How I Learned to Appreciate ‘Schindler’s List’

There are Holocaust films — a whole lot of them — filled with good looking actors playing German soldiers with evil intentions, and actors playing emaciated Jewish prisoners. There are Holocaust films where Italian actors try to make children laugh, where Jews fight back, and films with Nazi doctors that are just downright campy gore. From X-Men to films that have been hidden from public view for reasons only the director and lead actor understand, the Holocaust and Nazis have been used and reused to the point where one of the greatest actresses in the world can joke about the sheer number of these films and the bounty they sometimes yield.

There are Holocaust films, and then there’s Schindler’s List, which was released 20 years ago this weekend across the United States. The film, which won both the Oscar and Golden Globe for the best film of the year can be looked at as both a bane and a boon for the Holocaust genre, in that it was, and still is, considered both a great film by many as well as a film that communicates the horrors and heroics of one of history’s worst periods.

I saw Schindler’s List a few months after my bar mitzvah on a school field trip. Our history teacher thought the film was historically significant enough that getting a bunch of noisy teenagers to see a film that is nearly 200 minutes long and was shot in black and white was worth the headache of a noisy bus trip to the theater. And while I — as both a human being with empathy for people and their suffering, as well as the relative of people who died and were otherwise directly affected by the atrocities committed by the Nazis — understood why the film moved people so much, even as a teenager I still felt uncomfortable watching it. It felt exploitative, since every acclaimed film I’d ever seen up until that point about Jews had to do with the Holocaust. I wasn’t really able to offer constructive criticism about the film itself, other than it felt heavy-handed and moved too slowly for my teenage mind, and I walked out of the movie theater feeling more angry than in awe.

Something that I have to pause to say to this day: When I was younger, I didn’t like Schindler’s List, but I did love Seinfeld. I had become a fan of the show a few seasons prior, and to this day it remains one of the few things I will watch on television whenever reruns comes on.

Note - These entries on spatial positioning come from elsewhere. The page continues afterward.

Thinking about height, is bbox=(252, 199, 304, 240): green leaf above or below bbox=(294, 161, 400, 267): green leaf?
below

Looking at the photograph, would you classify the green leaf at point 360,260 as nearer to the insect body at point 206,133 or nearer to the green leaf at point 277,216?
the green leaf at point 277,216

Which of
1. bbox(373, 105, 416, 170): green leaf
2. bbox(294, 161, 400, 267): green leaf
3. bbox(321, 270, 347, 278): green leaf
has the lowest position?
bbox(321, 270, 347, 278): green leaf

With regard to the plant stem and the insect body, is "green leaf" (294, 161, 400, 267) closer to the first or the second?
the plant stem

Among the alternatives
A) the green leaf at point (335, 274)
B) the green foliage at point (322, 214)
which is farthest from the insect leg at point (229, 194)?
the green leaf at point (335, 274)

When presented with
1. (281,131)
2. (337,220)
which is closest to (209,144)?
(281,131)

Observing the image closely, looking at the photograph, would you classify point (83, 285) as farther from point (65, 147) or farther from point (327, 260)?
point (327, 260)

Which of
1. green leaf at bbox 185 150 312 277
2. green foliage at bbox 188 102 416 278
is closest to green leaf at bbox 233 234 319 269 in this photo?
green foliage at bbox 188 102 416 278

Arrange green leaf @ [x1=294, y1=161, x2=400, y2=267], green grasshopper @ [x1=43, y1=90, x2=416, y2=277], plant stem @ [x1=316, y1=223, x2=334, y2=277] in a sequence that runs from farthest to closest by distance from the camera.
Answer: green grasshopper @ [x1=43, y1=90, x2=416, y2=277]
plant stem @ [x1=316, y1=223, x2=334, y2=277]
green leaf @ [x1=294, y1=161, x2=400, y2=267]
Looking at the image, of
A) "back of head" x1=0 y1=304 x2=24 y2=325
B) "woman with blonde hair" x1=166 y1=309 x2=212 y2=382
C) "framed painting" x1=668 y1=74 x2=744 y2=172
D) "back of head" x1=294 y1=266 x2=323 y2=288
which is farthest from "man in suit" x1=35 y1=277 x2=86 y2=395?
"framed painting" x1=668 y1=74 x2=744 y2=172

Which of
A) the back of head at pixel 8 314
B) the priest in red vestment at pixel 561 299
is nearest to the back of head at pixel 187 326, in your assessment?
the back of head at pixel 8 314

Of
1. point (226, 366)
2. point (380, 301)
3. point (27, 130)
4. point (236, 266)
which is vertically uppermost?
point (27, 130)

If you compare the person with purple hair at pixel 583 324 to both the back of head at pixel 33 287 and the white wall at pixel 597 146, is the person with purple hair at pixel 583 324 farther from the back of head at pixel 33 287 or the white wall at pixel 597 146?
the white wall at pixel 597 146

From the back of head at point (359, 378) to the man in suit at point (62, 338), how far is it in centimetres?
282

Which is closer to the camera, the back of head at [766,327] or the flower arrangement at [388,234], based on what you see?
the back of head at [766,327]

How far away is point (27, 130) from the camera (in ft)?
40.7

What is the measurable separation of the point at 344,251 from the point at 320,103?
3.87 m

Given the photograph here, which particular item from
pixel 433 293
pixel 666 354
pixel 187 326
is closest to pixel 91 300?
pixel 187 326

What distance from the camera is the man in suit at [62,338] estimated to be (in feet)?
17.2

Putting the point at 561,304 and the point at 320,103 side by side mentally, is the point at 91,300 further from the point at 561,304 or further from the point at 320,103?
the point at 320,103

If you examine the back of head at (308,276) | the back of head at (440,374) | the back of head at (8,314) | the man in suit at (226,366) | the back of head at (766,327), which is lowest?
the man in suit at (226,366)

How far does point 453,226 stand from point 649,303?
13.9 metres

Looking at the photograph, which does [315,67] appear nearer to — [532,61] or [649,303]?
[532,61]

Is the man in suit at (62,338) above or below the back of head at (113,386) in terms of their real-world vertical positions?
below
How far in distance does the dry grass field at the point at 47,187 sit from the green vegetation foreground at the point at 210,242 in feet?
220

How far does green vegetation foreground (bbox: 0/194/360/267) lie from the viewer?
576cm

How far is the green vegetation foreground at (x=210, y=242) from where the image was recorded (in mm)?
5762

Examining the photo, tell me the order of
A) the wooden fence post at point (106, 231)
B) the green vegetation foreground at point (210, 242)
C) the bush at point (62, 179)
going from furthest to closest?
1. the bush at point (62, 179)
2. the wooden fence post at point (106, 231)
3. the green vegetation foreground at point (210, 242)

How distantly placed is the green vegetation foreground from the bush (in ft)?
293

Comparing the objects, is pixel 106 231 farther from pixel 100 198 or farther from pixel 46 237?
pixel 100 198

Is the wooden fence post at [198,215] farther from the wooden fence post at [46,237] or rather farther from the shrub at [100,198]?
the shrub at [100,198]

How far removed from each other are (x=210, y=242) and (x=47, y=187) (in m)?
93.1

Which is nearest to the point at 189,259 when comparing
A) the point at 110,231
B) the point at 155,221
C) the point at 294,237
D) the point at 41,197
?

And the season which coincided with the release and public award crowning that Steven Spielberg’s film featured a slight reprieve from all the people telling me how important the film was in the form of “The Raincoat,” the two-part episode that features an subplot involving Jerry and his girlfriend going to see Schindler’s List, and making out with reckless abandon since Jerry’s parents have been staying with him for too long, giving the couple no time to themselves. Of course, it’s Seinfeld, and there are consequences; namely in the form of Newman, Jerry’s enemy/neighbor, lurking a few rows behind, watching the whole thing. Newman, of course, rats on Jerry to his parents, and awkward hilarity commences.

Seinfeld-Schindlers-List

To me, that joke meant more than any lesson I could learn from a a historical drama. They weren’t making fun of the Holocaust, instead they were using this heavy film as the set up to a joke. They weren’t poking fun, rather, the show was making this point that Schindler’s List was just a film, not the real thing. The way people were holding it up as something close to holy didn’t sit right with me, and Seinfeld‘s acknowledgement of that without really making fun of the film made it a little easier for me to re-watch the movie a few years later, and understand why it received the acclaim it did. Schindler’s List is indeed a fine film, and Spielberg’s treatment of the subject is thoughtful. I know that now, but it took alleviating the tension a little through laughter in order for me to appreciate its impact.